--- BEGIN Raw records ---

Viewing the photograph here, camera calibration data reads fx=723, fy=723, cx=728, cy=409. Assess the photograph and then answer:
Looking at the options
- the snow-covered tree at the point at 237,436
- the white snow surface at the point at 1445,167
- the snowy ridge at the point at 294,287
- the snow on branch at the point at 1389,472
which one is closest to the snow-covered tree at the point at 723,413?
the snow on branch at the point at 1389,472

--- END Raw records ---
--- BEGIN Raw records ---

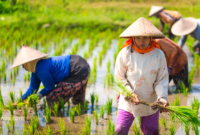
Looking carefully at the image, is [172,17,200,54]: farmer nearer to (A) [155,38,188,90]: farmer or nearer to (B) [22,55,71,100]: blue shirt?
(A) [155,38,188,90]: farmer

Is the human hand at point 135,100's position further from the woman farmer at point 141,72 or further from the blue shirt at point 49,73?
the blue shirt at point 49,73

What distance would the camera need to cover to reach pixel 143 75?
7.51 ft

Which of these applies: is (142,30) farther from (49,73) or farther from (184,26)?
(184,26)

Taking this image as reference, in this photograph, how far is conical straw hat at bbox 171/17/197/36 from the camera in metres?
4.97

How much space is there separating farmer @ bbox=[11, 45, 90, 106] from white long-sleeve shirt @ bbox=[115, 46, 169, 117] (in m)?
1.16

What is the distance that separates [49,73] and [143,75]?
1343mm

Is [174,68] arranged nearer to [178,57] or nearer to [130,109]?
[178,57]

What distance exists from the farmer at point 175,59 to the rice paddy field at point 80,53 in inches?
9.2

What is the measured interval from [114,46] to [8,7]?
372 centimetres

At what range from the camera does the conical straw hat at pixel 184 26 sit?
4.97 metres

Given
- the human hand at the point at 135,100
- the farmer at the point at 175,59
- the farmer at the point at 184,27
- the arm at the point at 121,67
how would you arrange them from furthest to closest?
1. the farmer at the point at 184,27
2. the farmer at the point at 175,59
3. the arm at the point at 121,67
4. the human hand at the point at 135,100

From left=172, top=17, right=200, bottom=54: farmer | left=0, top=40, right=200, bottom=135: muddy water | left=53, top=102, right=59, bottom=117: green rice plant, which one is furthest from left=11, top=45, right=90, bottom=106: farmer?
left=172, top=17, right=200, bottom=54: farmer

--- END Raw records ---

:: To do ::
Copy out the lines from the one containing "At what range" down to the one containing "4. the human hand at the point at 135,100", both included, with no changes.

:: Final result ::
At what range from the camera does the conical straw hat at pixel 184 26 sit?
4.97 metres

Given
- the human hand at the point at 135,100
- the farmer at the point at 175,59
- the farmer at the point at 184,27
- the arm at the point at 121,67
how would you arrange them from furthest to closest?
1. the farmer at the point at 184,27
2. the farmer at the point at 175,59
3. the arm at the point at 121,67
4. the human hand at the point at 135,100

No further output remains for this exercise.